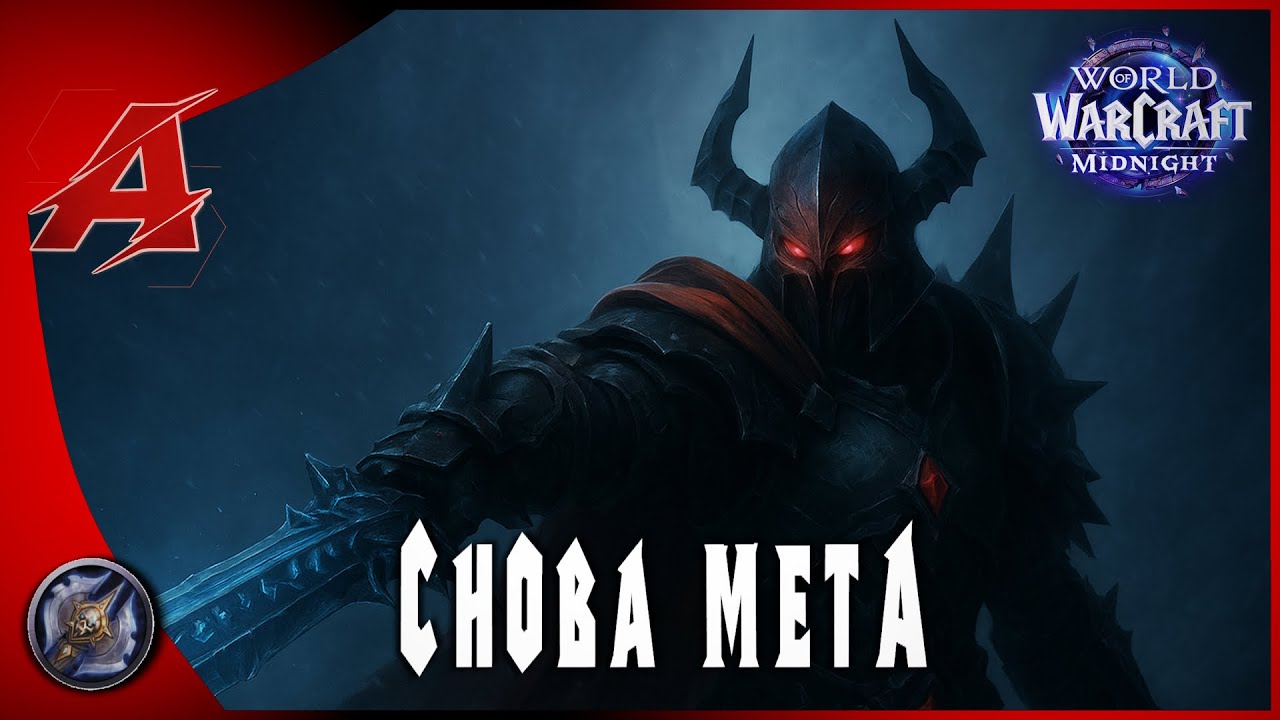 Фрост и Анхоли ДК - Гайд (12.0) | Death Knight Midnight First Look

---

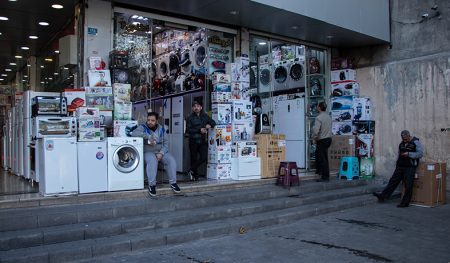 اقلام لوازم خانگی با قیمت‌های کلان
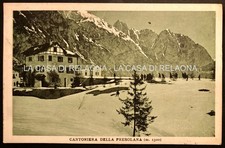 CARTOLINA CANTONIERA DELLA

=== Exercise ===
Using the data above, transcribe exactly the lines between those containing "اقلام لوازم خانگی با قیمت‌های کلان" and "CARTOLINA CANTONIERA DELLA", inclusive, and leave every picture behind.

=== The answer ===
 اقلام لوازم خانگی با قیمت‌های کلان
 CARTOLINA CANTONIERA DELLA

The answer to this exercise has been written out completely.